The car seemed to respond well to all of these occurrences, and was even described by some journalists as being perhaps a little too cautious. One journalist did, however, report that a squirrel dashed across the road in front of the car and the vehicle did avoid it. As far as we know this was a real, unpaid, unstimulated squirrel.

Overall, the journey was reported as a rather dull occasion, very safe, quite slow, and very controlled. This obviously makes sense as Waymo, along with the rest of the automated car industry, has a huge challenge in convincing people that this is all totally safe, while also trying its best to fight against the loss of trade secrets to competitors.

The vehicle has fold out tablets in the back of the headrests, where a simplified version of what the car senses through its LiDAR, cameras, and other sensors is displayed for passengers to see. It appears Waymo is developing this version to be a ride-hailing service, where the passenger pushes a blue button in order to get the vehicle to start its journey. There are three other buttons; one to call a Waymo operator in case of an unexpected situation, another button with which the passengers can request to stop the vehicle and disembark prematurely, and a lock/unlock button.
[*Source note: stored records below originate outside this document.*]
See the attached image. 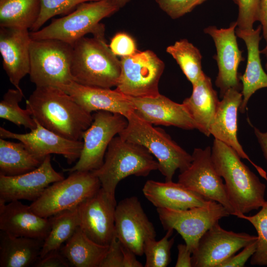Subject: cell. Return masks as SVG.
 I'll use <instances>...</instances> for the list:
<instances>
[{
	"label": "cell",
	"mask_w": 267,
	"mask_h": 267,
	"mask_svg": "<svg viewBox=\"0 0 267 267\" xmlns=\"http://www.w3.org/2000/svg\"><path fill=\"white\" fill-rule=\"evenodd\" d=\"M26 109L40 124L65 138L81 140L92 114L69 94L54 87H36L26 101Z\"/></svg>",
	"instance_id": "obj_1"
},
{
	"label": "cell",
	"mask_w": 267,
	"mask_h": 267,
	"mask_svg": "<svg viewBox=\"0 0 267 267\" xmlns=\"http://www.w3.org/2000/svg\"><path fill=\"white\" fill-rule=\"evenodd\" d=\"M211 156L217 173L224 179L227 194L238 213L237 217L260 208L266 201V185L241 161L237 153L214 139Z\"/></svg>",
	"instance_id": "obj_2"
},
{
	"label": "cell",
	"mask_w": 267,
	"mask_h": 267,
	"mask_svg": "<svg viewBox=\"0 0 267 267\" xmlns=\"http://www.w3.org/2000/svg\"><path fill=\"white\" fill-rule=\"evenodd\" d=\"M91 38L84 37L73 44L71 67L73 81L79 84L103 88L116 87L121 61L106 43L101 24Z\"/></svg>",
	"instance_id": "obj_3"
},
{
	"label": "cell",
	"mask_w": 267,
	"mask_h": 267,
	"mask_svg": "<svg viewBox=\"0 0 267 267\" xmlns=\"http://www.w3.org/2000/svg\"><path fill=\"white\" fill-rule=\"evenodd\" d=\"M158 169L157 161L147 149L118 134L109 143L102 166L91 173L99 179L101 187L115 197L121 180L131 175L146 177Z\"/></svg>",
	"instance_id": "obj_4"
},
{
	"label": "cell",
	"mask_w": 267,
	"mask_h": 267,
	"mask_svg": "<svg viewBox=\"0 0 267 267\" xmlns=\"http://www.w3.org/2000/svg\"><path fill=\"white\" fill-rule=\"evenodd\" d=\"M127 119V126L118 135L147 149L157 159L158 170L166 181H172L177 170L182 172L190 165L192 155L178 144L162 129L153 127L134 112Z\"/></svg>",
	"instance_id": "obj_5"
},
{
	"label": "cell",
	"mask_w": 267,
	"mask_h": 267,
	"mask_svg": "<svg viewBox=\"0 0 267 267\" xmlns=\"http://www.w3.org/2000/svg\"><path fill=\"white\" fill-rule=\"evenodd\" d=\"M73 46L52 39L32 40L30 79L36 87L59 88L74 81L71 67Z\"/></svg>",
	"instance_id": "obj_6"
},
{
	"label": "cell",
	"mask_w": 267,
	"mask_h": 267,
	"mask_svg": "<svg viewBox=\"0 0 267 267\" xmlns=\"http://www.w3.org/2000/svg\"><path fill=\"white\" fill-rule=\"evenodd\" d=\"M119 8L112 0H98L79 4L66 16L54 19L47 26L30 32L32 40L52 39L72 45L88 33H93L99 22L116 12Z\"/></svg>",
	"instance_id": "obj_7"
},
{
	"label": "cell",
	"mask_w": 267,
	"mask_h": 267,
	"mask_svg": "<svg viewBox=\"0 0 267 267\" xmlns=\"http://www.w3.org/2000/svg\"><path fill=\"white\" fill-rule=\"evenodd\" d=\"M101 187L91 172L76 171L52 183L29 205L39 216L48 218L59 212L78 207Z\"/></svg>",
	"instance_id": "obj_8"
},
{
	"label": "cell",
	"mask_w": 267,
	"mask_h": 267,
	"mask_svg": "<svg viewBox=\"0 0 267 267\" xmlns=\"http://www.w3.org/2000/svg\"><path fill=\"white\" fill-rule=\"evenodd\" d=\"M92 117L91 125L83 135L79 158L74 166L63 169L64 172H91L99 168L111 141L128 124L126 117L116 113L98 111L92 114Z\"/></svg>",
	"instance_id": "obj_9"
},
{
	"label": "cell",
	"mask_w": 267,
	"mask_h": 267,
	"mask_svg": "<svg viewBox=\"0 0 267 267\" xmlns=\"http://www.w3.org/2000/svg\"><path fill=\"white\" fill-rule=\"evenodd\" d=\"M121 73L116 89L133 97H155L160 94L159 83L165 69L164 62L152 50L138 51L121 57Z\"/></svg>",
	"instance_id": "obj_10"
},
{
	"label": "cell",
	"mask_w": 267,
	"mask_h": 267,
	"mask_svg": "<svg viewBox=\"0 0 267 267\" xmlns=\"http://www.w3.org/2000/svg\"><path fill=\"white\" fill-rule=\"evenodd\" d=\"M157 212L164 229L176 230L192 254L203 234L220 219L230 215L224 207L214 201L186 210L157 208Z\"/></svg>",
	"instance_id": "obj_11"
},
{
	"label": "cell",
	"mask_w": 267,
	"mask_h": 267,
	"mask_svg": "<svg viewBox=\"0 0 267 267\" xmlns=\"http://www.w3.org/2000/svg\"><path fill=\"white\" fill-rule=\"evenodd\" d=\"M190 165L178 176V181L208 200L221 204L230 215L238 213L227 194L222 178L217 173L211 156V147L196 148Z\"/></svg>",
	"instance_id": "obj_12"
},
{
	"label": "cell",
	"mask_w": 267,
	"mask_h": 267,
	"mask_svg": "<svg viewBox=\"0 0 267 267\" xmlns=\"http://www.w3.org/2000/svg\"><path fill=\"white\" fill-rule=\"evenodd\" d=\"M236 27L237 22L234 21L227 28L219 29L215 26H209L204 29V33L212 38L215 45L216 54L213 58L218 67L215 85L220 89L221 98L229 89L240 91L242 89L238 69L244 59L237 43Z\"/></svg>",
	"instance_id": "obj_13"
},
{
	"label": "cell",
	"mask_w": 267,
	"mask_h": 267,
	"mask_svg": "<svg viewBox=\"0 0 267 267\" xmlns=\"http://www.w3.org/2000/svg\"><path fill=\"white\" fill-rule=\"evenodd\" d=\"M257 239V236L247 233L224 229L218 222L199 240L192 254V267H218L223 261Z\"/></svg>",
	"instance_id": "obj_14"
},
{
	"label": "cell",
	"mask_w": 267,
	"mask_h": 267,
	"mask_svg": "<svg viewBox=\"0 0 267 267\" xmlns=\"http://www.w3.org/2000/svg\"><path fill=\"white\" fill-rule=\"evenodd\" d=\"M115 235L124 246L137 256L143 254L145 241L149 238H155L154 225L137 197L124 198L117 204Z\"/></svg>",
	"instance_id": "obj_15"
},
{
	"label": "cell",
	"mask_w": 267,
	"mask_h": 267,
	"mask_svg": "<svg viewBox=\"0 0 267 267\" xmlns=\"http://www.w3.org/2000/svg\"><path fill=\"white\" fill-rule=\"evenodd\" d=\"M115 197L102 187L78 206L79 227L94 242L109 245L115 235Z\"/></svg>",
	"instance_id": "obj_16"
},
{
	"label": "cell",
	"mask_w": 267,
	"mask_h": 267,
	"mask_svg": "<svg viewBox=\"0 0 267 267\" xmlns=\"http://www.w3.org/2000/svg\"><path fill=\"white\" fill-rule=\"evenodd\" d=\"M62 174L56 171L47 156L36 169L15 176L0 174V201L37 200L50 184L64 179Z\"/></svg>",
	"instance_id": "obj_17"
},
{
	"label": "cell",
	"mask_w": 267,
	"mask_h": 267,
	"mask_svg": "<svg viewBox=\"0 0 267 267\" xmlns=\"http://www.w3.org/2000/svg\"><path fill=\"white\" fill-rule=\"evenodd\" d=\"M35 121L36 128L25 134L13 133L0 127V137L21 142L35 157L41 161L51 154L62 155L69 164L77 161L83 148V141L63 137Z\"/></svg>",
	"instance_id": "obj_18"
},
{
	"label": "cell",
	"mask_w": 267,
	"mask_h": 267,
	"mask_svg": "<svg viewBox=\"0 0 267 267\" xmlns=\"http://www.w3.org/2000/svg\"><path fill=\"white\" fill-rule=\"evenodd\" d=\"M222 98L210 127V135L230 147L241 158L249 161L267 181L266 172L250 159L237 138L238 111L243 98L241 91L233 88L229 89Z\"/></svg>",
	"instance_id": "obj_19"
},
{
	"label": "cell",
	"mask_w": 267,
	"mask_h": 267,
	"mask_svg": "<svg viewBox=\"0 0 267 267\" xmlns=\"http://www.w3.org/2000/svg\"><path fill=\"white\" fill-rule=\"evenodd\" d=\"M29 29L0 27V52L3 68L10 82L21 89V80L30 71V46L31 38Z\"/></svg>",
	"instance_id": "obj_20"
},
{
	"label": "cell",
	"mask_w": 267,
	"mask_h": 267,
	"mask_svg": "<svg viewBox=\"0 0 267 267\" xmlns=\"http://www.w3.org/2000/svg\"><path fill=\"white\" fill-rule=\"evenodd\" d=\"M139 117L152 125L174 126L186 130L198 127L182 103L162 95L150 97L129 96Z\"/></svg>",
	"instance_id": "obj_21"
},
{
	"label": "cell",
	"mask_w": 267,
	"mask_h": 267,
	"mask_svg": "<svg viewBox=\"0 0 267 267\" xmlns=\"http://www.w3.org/2000/svg\"><path fill=\"white\" fill-rule=\"evenodd\" d=\"M59 89L69 94L86 111H105L127 118L134 111L129 98L116 89L87 86L74 81Z\"/></svg>",
	"instance_id": "obj_22"
},
{
	"label": "cell",
	"mask_w": 267,
	"mask_h": 267,
	"mask_svg": "<svg viewBox=\"0 0 267 267\" xmlns=\"http://www.w3.org/2000/svg\"><path fill=\"white\" fill-rule=\"evenodd\" d=\"M51 228L49 218L42 217L19 201H0V230L17 237L44 240Z\"/></svg>",
	"instance_id": "obj_23"
},
{
	"label": "cell",
	"mask_w": 267,
	"mask_h": 267,
	"mask_svg": "<svg viewBox=\"0 0 267 267\" xmlns=\"http://www.w3.org/2000/svg\"><path fill=\"white\" fill-rule=\"evenodd\" d=\"M261 32V25L251 30H241L237 27L235 30L236 36L244 42L247 50L245 71L243 75H239L243 98L239 111L242 113L245 112L251 96L259 89L267 88V73L262 65L259 49Z\"/></svg>",
	"instance_id": "obj_24"
},
{
	"label": "cell",
	"mask_w": 267,
	"mask_h": 267,
	"mask_svg": "<svg viewBox=\"0 0 267 267\" xmlns=\"http://www.w3.org/2000/svg\"><path fill=\"white\" fill-rule=\"evenodd\" d=\"M142 192L146 198L157 208L186 210L206 206L212 201L206 199L180 183L173 181L148 180L142 188Z\"/></svg>",
	"instance_id": "obj_25"
},
{
	"label": "cell",
	"mask_w": 267,
	"mask_h": 267,
	"mask_svg": "<svg viewBox=\"0 0 267 267\" xmlns=\"http://www.w3.org/2000/svg\"><path fill=\"white\" fill-rule=\"evenodd\" d=\"M220 100L214 89L211 78L205 73L192 85L191 95L182 101L198 127V130L207 136L217 112Z\"/></svg>",
	"instance_id": "obj_26"
},
{
	"label": "cell",
	"mask_w": 267,
	"mask_h": 267,
	"mask_svg": "<svg viewBox=\"0 0 267 267\" xmlns=\"http://www.w3.org/2000/svg\"><path fill=\"white\" fill-rule=\"evenodd\" d=\"M44 240L0 231V267L33 266L40 256Z\"/></svg>",
	"instance_id": "obj_27"
},
{
	"label": "cell",
	"mask_w": 267,
	"mask_h": 267,
	"mask_svg": "<svg viewBox=\"0 0 267 267\" xmlns=\"http://www.w3.org/2000/svg\"><path fill=\"white\" fill-rule=\"evenodd\" d=\"M109 245L98 244L89 238L79 227L61 247L60 251L74 267H99Z\"/></svg>",
	"instance_id": "obj_28"
},
{
	"label": "cell",
	"mask_w": 267,
	"mask_h": 267,
	"mask_svg": "<svg viewBox=\"0 0 267 267\" xmlns=\"http://www.w3.org/2000/svg\"><path fill=\"white\" fill-rule=\"evenodd\" d=\"M43 161L35 157L21 142L0 138V174L15 176L31 171Z\"/></svg>",
	"instance_id": "obj_29"
},
{
	"label": "cell",
	"mask_w": 267,
	"mask_h": 267,
	"mask_svg": "<svg viewBox=\"0 0 267 267\" xmlns=\"http://www.w3.org/2000/svg\"><path fill=\"white\" fill-rule=\"evenodd\" d=\"M40 11V0H0V27L31 30Z\"/></svg>",
	"instance_id": "obj_30"
},
{
	"label": "cell",
	"mask_w": 267,
	"mask_h": 267,
	"mask_svg": "<svg viewBox=\"0 0 267 267\" xmlns=\"http://www.w3.org/2000/svg\"><path fill=\"white\" fill-rule=\"evenodd\" d=\"M51 228L44 239L39 258L59 250L79 227L78 206L63 211L49 218Z\"/></svg>",
	"instance_id": "obj_31"
},
{
	"label": "cell",
	"mask_w": 267,
	"mask_h": 267,
	"mask_svg": "<svg viewBox=\"0 0 267 267\" xmlns=\"http://www.w3.org/2000/svg\"><path fill=\"white\" fill-rule=\"evenodd\" d=\"M166 52L176 60L187 79L192 85L204 74L202 67V54L199 49L183 39L166 48Z\"/></svg>",
	"instance_id": "obj_32"
},
{
	"label": "cell",
	"mask_w": 267,
	"mask_h": 267,
	"mask_svg": "<svg viewBox=\"0 0 267 267\" xmlns=\"http://www.w3.org/2000/svg\"><path fill=\"white\" fill-rule=\"evenodd\" d=\"M23 97L21 89H9L0 102V117L31 131L36 128L37 123L27 109L20 107L19 103Z\"/></svg>",
	"instance_id": "obj_33"
},
{
	"label": "cell",
	"mask_w": 267,
	"mask_h": 267,
	"mask_svg": "<svg viewBox=\"0 0 267 267\" xmlns=\"http://www.w3.org/2000/svg\"><path fill=\"white\" fill-rule=\"evenodd\" d=\"M174 229H169L165 235L160 240L155 238L147 239L143 245V254L145 255V267H166L171 262V249L175 238H170Z\"/></svg>",
	"instance_id": "obj_34"
},
{
	"label": "cell",
	"mask_w": 267,
	"mask_h": 267,
	"mask_svg": "<svg viewBox=\"0 0 267 267\" xmlns=\"http://www.w3.org/2000/svg\"><path fill=\"white\" fill-rule=\"evenodd\" d=\"M238 218L249 221L258 234L256 249L251 258V265L267 266V200L255 215L247 216L241 214Z\"/></svg>",
	"instance_id": "obj_35"
},
{
	"label": "cell",
	"mask_w": 267,
	"mask_h": 267,
	"mask_svg": "<svg viewBox=\"0 0 267 267\" xmlns=\"http://www.w3.org/2000/svg\"><path fill=\"white\" fill-rule=\"evenodd\" d=\"M96 0H40V13L31 30L34 32L40 30L52 17L70 12L82 3Z\"/></svg>",
	"instance_id": "obj_36"
},
{
	"label": "cell",
	"mask_w": 267,
	"mask_h": 267,
	"mask_svg": "<svg viewBox=\"0 0 267 267\" xmlns=\"http://www.w3.org/2000/svg\"><path fill=\"white\" fill-rule=\"evenodd\" d=\"M238 14L237 28L251 30L256 21L259 20L260 0H237Z\"/></svg>",
	"instance_id": "obj_37"
},
{
	"label": "cell",
	"mask_w": 267,
	"mask_h": 267,
	"mask_svg": "<svg viewBox=\"0 0 267 267\" xmlns=\"http://www.w3.org/2000/svg\"><path fill=\"white\" fill-rule=\"evenodd\" d=\"M207 0H155L160 8L172 19L179 18Z\"/></svg>",
	"instance_id": "obj_38"
},
{
	"label": "cell",
	"mask_w": 267,
	"mask_h": 267,
	"mask_svg": "<svg viewBox=\"0 0 267 267\" xmlns=\"http://www.w3.org/2000/svg\"><path fill=\"white\" fill-rule=\"evenodd\" d=\"M109 47L114 54L121 57L132 56L138 51L134 39L123 32L118 33L114 36Z\"/></svg>",
	"instance_id": "obj_39"
},
{
	"label": "cell",
	"mask_w": 267,
	"mask_h": 267,
	"mask_svg": "<svg viewBox=\"0 0 267 267\" xmlns=\"http://www.w3.org/2000/svg\"><path fill=\"white\" fill-rule=\"evenodd\" d=\"M123 258L122 245L114 235L99 267H123Z\"/></svg>",
	"instance_id": "obj_40"
},
{
	"label": "cell",
	"mask_w": 267,
	"mask_h": 267,
	"mask_svg": "<svg viewBox=\"0 0 267 267\" xmlns=\"http://www.w3.org/2000/svg\"><path fill=\"white\" fill-rule=\"evenodd\" d=\"M257 240L244 247L239 253L236 255H233L223 261L218 266V267H244L245 263L256 251Z\"/></svg>",
	"instance_id": "obj_41"
},
{
	"label": "cell",
	"mask_w": 267,
	"mask_h": 267,
	"mask_svg": "<svg viewBox=\"0 0 267 267\" xmlns=\"http://www.w3.org/2000/svg\"><path fill=\"white\" fill-rule=\"evenodd\" d=\"M70 264L61 253L60 249L52 251L39 258L33 267H69Z\"/></svg>",
	"instance_id": "obj_42"
},
{
	"label": "cell",
	"mask_w": 267,
	"mask_h": 267,
	"mask_svg": "<svg viewBox=\"0 0 267 267\" xmlns=\"http://www.w3.org/2000/svg\"><path fill=\"white\" fill-rule=\"evenodd\" d=\"M178 255L175 265L176 267H191L192 253L187 248L186 245L179 244L177 246Z\"/></svg>",
	"instance_id": "obj_43"
},
{
	"label": "cell",
	"mask_w": 267,
	"mask_h": 267,
	"mask_svg": "<svg viewBox=\"0 0 267 267\" xmlns=\"http://www.w3.org/2000/svg\"><path fill=\"white\" fill-rule=\"evenodd\" d=\"M263 36L267 44V0H260L259 20Z\"/></svg>",
	"instance_id": "obj_44"
},
{
	"label": "cell",
	"mask_w": 267,
	"mask_h": 267,
	"mask_svg": "<svg viewBox=\"0 0 267 267\" xmlns=\"http://www.w3.org/2000/svg\"><path fill=\"white\" fill-rule=\"evenodd\" d=\"M123 252V267H142L143 265L136 258V255L122 245Z\"/></svg>",
	"instance_id": "obj_45"
},
{
	"label": "cell",
	"mask_w": 267,
	"mask_h": 267,
	"mask_svg": "<svg viewBox=\"0 0 267 267\" xmlns=\"http://www.w3.org/2000/svg\"><path fill=\"white\" fill-rule=\"evenodd\" d=\"M253 127L255 135L260 145L263 155L267 162V132H262L257 128Z\"/></svg>",
	"instance_id": "obj_46"
},
{
	"label": "cell",
	"mask_w": 267,
	"mask_h": 267,
	"mask_svg": "<svg viewBox=\"0 0 267 267\" xmlns=\"http://www.w3.org/2000/svg\"><path fill=\"white\" fill-rule=\"evenodd\" d=\"M120 9L125 6L131 0H112Z\"/></svg>",
	"instance_id": "obj_47"
},
{
	"label": "cell",
	"mask_w": 267,
	"mask_h": 267,
	"mask_svg": "<svg viewBox=\"0 0 267 267\" xmlns=\"http://www.w3.org/2000/svg\"><path fill=\"white\" fill-rule=\"evenodd\" d=\"M260 52L261 53L265 55L267 60V44H266L265 47L263 49L260 50ZM265 68L267 73V60L265 65Z\"/></svg>",
	"instance_id": "obj_48"
},
{
	"label": "cell",
	"mask_w": 267,
	"mask_h": 267,
	"mask_svg": "<svg viewBox=\"0 0 267 267\" xmlns=\"http://www.w3.org/2000/svg\"><path fill=\"white\" fill-rule=\"evenodd\" d=\"M233 0V1L235 4H237V0Z\"/></svg>",
	"instance_id": "obj_49"
}]
</instances>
In the early 1800's, people genuinely believed that traveling more than 20 mph in a locomotive would cause men to lose the ability to breathe and women to essentially disintegrate, so Waymo is taking its time to show people that their new transport system is safe and reliable. Nonetheless, even with all their tests, once the vehicle hits the real world I am sure YouTube will quickly have a whole genre of videos dedicated to autonomous car fails.